> _DIRECTION_: Return the material word for word, from the line with "What is the" through the end of the material, with both ends included.
• • • • •
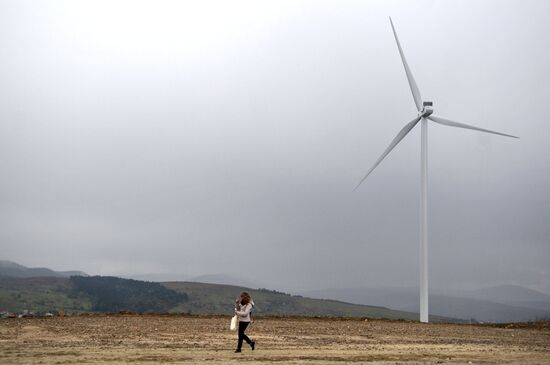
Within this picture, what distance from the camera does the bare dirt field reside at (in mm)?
24281

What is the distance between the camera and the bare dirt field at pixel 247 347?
24.3 meters

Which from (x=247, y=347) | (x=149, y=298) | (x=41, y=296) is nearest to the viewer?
(x=247, y=347)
• • • • •
> _SOLUTION FOR THIS TASK_:
What is the distance between the camera and the bare dirt field at pixel 247 347?
24.3 meters

Which from (x=247, y=347) | (x=149, y=298) | (x=41, y=296) is nearest to the viewer?
(x=247, y=347)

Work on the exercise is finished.